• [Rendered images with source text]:
=== Begin Enclosure ===
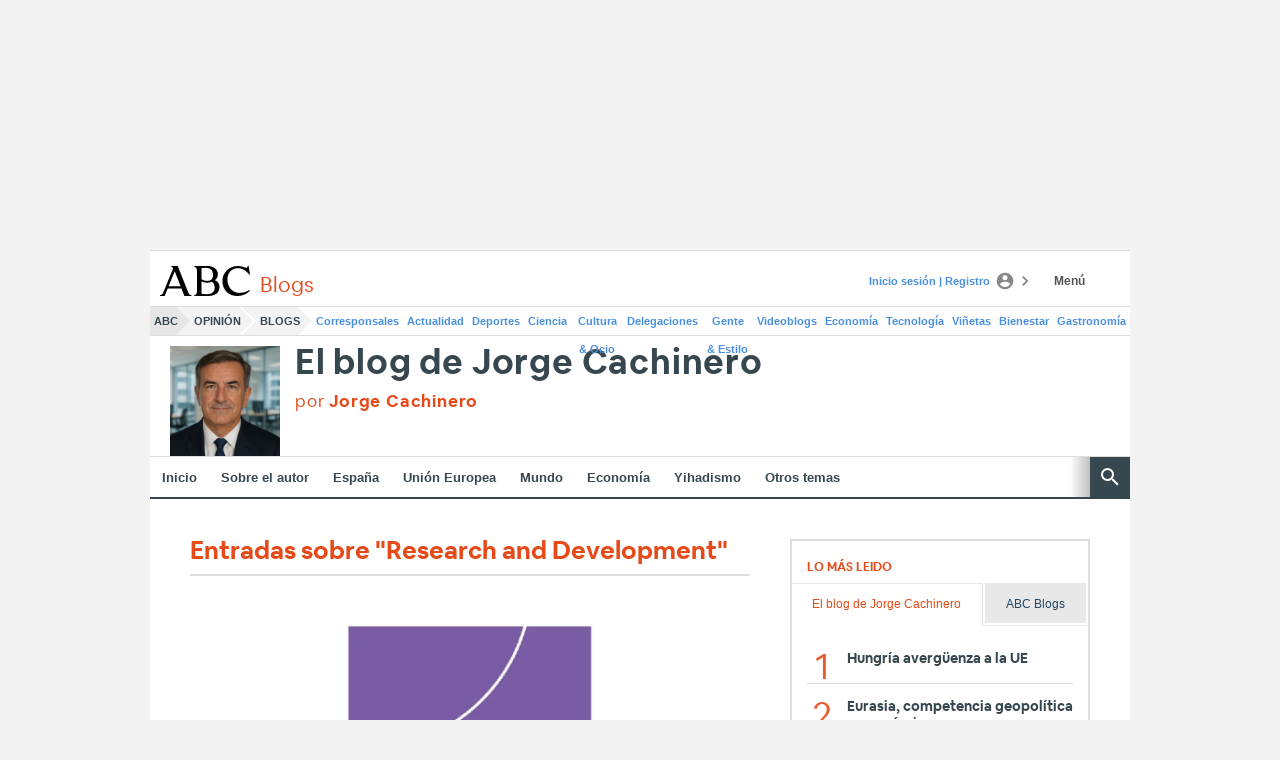

--- FILE ---
content_type: text/json; charset=utf-8
request_url: https://insights-collector.newrelic.com/v1/accounts/1145621/events
body_size: 63
content:
{"success":true, "uuid":"ac7bf0c0-0001-b248-58ce-019c16e5b98d"}

--- FILE ---
content_type: text/json; charset=utf-8
request_url: https://insights-collector.newrelic.com/v1/accounts/1145621/events
body_size: 63
content:
{"success":true, "uuid":"edf770fe-0001-ba8f-399c-019c16e5be21"}

--- FILE ---
content_type: text/json; charset=utf-8
request_url: https://insights-collector.newrelic.com/v1/accounts/1145621/events
body_size: 63
content:
{"success":true, "uuid":"858b0210-0001-be35-f21a-019c16e5bdd0"}

--- FILE ---
content_type: application/javascript
request_url: https://static.vocstatic.com/voonto2/2.23.13/case.js
body_size: 1001
content:
/*! For license information please see case.js.LICENSE.txt */
(self.webpackChunkVoonto=self.webpackChunkVoonto||[]).push([[123],{2132:function(e){(function(){"use strict";var n=function(e,n){return n=n||"",e.replace(/(^|-)/g,"$1\\u"+n).replace(/,/g,"\\u"+n)},r=n("20-26,28-2F,3A-40,5B-60,7B-7E,A0-BF,D7,F7","00"),t="a-z"+n("DF-F6,F8-FF","00"),l="A-Z"+n("C0-D6,D8-DE","00"),p=function(e,n,p,o){return e=e||r,n=n||t,p=p||l,o=o||"A|An|And|As|At|But|By|En|For|If|In|Of|On|Or|The|To|Vs?\\.?|Via",{capitalize:new RegExp("(^|["+e+"])(["+n+"])","g"),pascal:new RegExp("(^|["+e+"])+(["+n+p+"])","g"),fill:new RegExp("["+e+"]+(.|$)","g"),sentence:new RegExp('(^\\s*|[\\?\\!\\.]+"?\\s+"?|,\\s+")(['+n+"])","g"),improper:new RegExp("\\b("+o+")\\b","g"),relax:new RegExp("([^"+p+"])(["+p+"]*)(["+p+"])(?=[^"+p+"]|$)","g"),upper:new RegExp("^[^"+n+"]+$"),hole:/[^\s]\s[^\s]/,apostrophe:/'/g,room:new RegExp("["+e+"]")}},o=p(),u={re:o,unicodes:n,regexps:p,types:[],up:String.prototype.toUpperCase,low:String.prototype.toLowerCase,cap:function(e){return u.up.call(e.charAt(0))+e.slice(1)},decap:function(e){return u.low.call(e.charAt(0))+e.slice(1)},deapostrophe:function(e){return e.replace(o.apostrophe,"")},fill:function(e,n,r){return null!=n&&(e=e.replace(o.fill,(function(e,r){return r?n+r:""}))),r&&(e=u.deapostrophe(e)),e},prep:function(e,n,r,t){if(e=null==e?"":e+"",!t&&o.upper.test(e)&&(e=u.low.call(e)),!n&&!o.hole.test(e)){var l=u.fill(e," ");o.hole.test(l)&&(e=l)}return r||o.room.test(e)||(e=e.replace(o.relax,u.relax)),e},relax:function(e,n,r,t){return n+" "+(r?r+" ":"")+t}},c={_:u,of:function(e){for(var n=0,r=u.types.length;n<r;n++)if(c[u.types[n]].apply(c,arguments)===e)return u.types[n]},flip:function(e){return e.replace(/\w/g,(function(e){return(e==u.up.call(e)?u.low:u.up).call(e)}))},random:function(e){return e.replace(/\w/g,(function(e){return(Math.round(Math.random())?u.up:u.low).call(e)}))},type:function(e,n){c[e]=n,u.types.push(e)}},a={lower:function(e,n,r){return u.fill(u.low.call(u.prep(e,n)),n,r)},snake:function(e){return c.lower(e,"_",!0)},constant:function(e){return c.upper(e,"_",!0)},camel:function(e){return u.decap(c.pascal(e))},kebab:function(e){return c.lower(e,"-",!0)},upper:function(e,n,r){return u.fill(u.up.call(u.prep(e,n,!1,!0)),n,r)},capital:function(e,n,r){return u.fill(u.prep(e).replace(o.capitalize,(function(e,n,r){return n+u.up.call(r)})),n,r)},header:function(e){return c.capital(e,"-",!0)},pascal:function(e){return u.fill(u.prep(e,!1,!0).replace(o.pascal,(function(e,n,r){return u.up.call(r)})),"",!0)},title:function(e){return c.capital(e).replace(o.improper,(function(e,n,r,t){return r>0&&r<t.lastIndexOf(" ")?u.low.call(e):e}))},sentence:function(e,n,r){return e=c.lower(e).replace(o.sentence,(function(e,n,r){return n+u.up.call(r)})),n&&n.forEach((function(n){e=e.replace(new RegExp("\\b"+c.lower(n)+"\\b","g"),u.cap)})),r&&r.forEach((function(n){e=e.replace(new RegExp("(\\b"+c.lower(n)+"\\. +)(\\w)"),(function(e,n,r){return n+u.low.call(r)}))})),e}};for(var i in a.squish=a.pascal,c.default=c,a)c.type(i,a[i]);var f="function"==typeof f?f:function(){};f(e.exports?e.exports=c:this.Case=c)}).call(this)}}]);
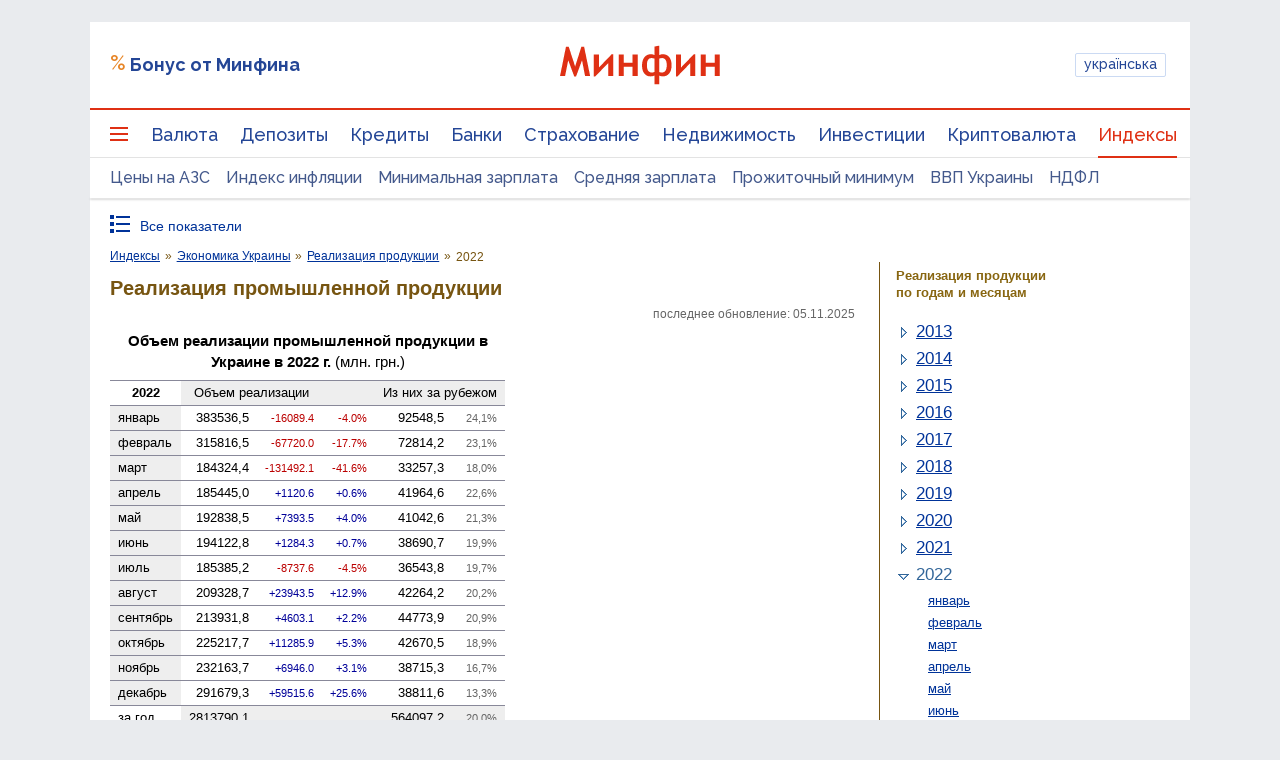

--- FILE ---
content_type: text/html; charset=utf-8
request_url: https://www.google.com/recaptcha/api2/aframe
body_size: 134
content:
<!DOCTYPE HTML><html><head><meta http-equiv="content-type" content="text/html; charset=UTF-8"></head><body><script nonce="GA36XboejofNp6uNTlfNfA">/** Anti-fraud and anti-abuse applications only. See google.com/recaptcha */ try{var clients={'sodar':'https://pagead2.googlesyndication.com/pagead/sodar?'};window.addEventListener("message",function(a){try{if(a.source===window.parent){var b=JSON.parse(a.data);var c=clients[b['id']];if(c){var d=document.createElement('img');d.src=c+b['params']+'&rc='+(localStorage.getItem("rc::a")?sessionStorage.getItem("rc::b"):"");window.document.body.appendChild(d);sessionStorage.setItem("rc::e",parseInt(sessionStorage.getItem("rc::e")||0)+1);localStorage.setItem("rc::h",'1769903336021');}}}catch(b){}});window.parent.postMessage("_grecaptcha_ready", "*");}catch(b){}</script></body></html>

--- FILE ---
content_type: application/javascript; charset=utf-8
request_url: https://fundingchoicesmessages.google.com/f/AGSKWxXRDOptH6AzVbNG6jtQcyw6RuDkw7ZupaBNX3jvFt4XWzrC_0qrR8HGpFLObV_BUgPdjbMBZN5haoSH8QDyXDLHp-0fCSbzgNn38-f3sbqKBJiyzoQ7J4HGaVjS76YoJKV7CXeHvGH9ORU9qEfijBLPUIL31_IxOHTU8zx3jiplgEePIpyYM91GfVvG/_/responsive_dfp_/adframe120x240./728x90top./punder.php/adcalloverride.
body_size: -1285
content:
window['339e818b-741f-47f3-8638-d32f75d2d285'] = true;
=== End Enclosure ===
• [WHAT YOU NEED TO DO]:
Counting every line of the records above that has the word "success", state the total and give nothing besides it.

• [ANSWER SECTION]:
3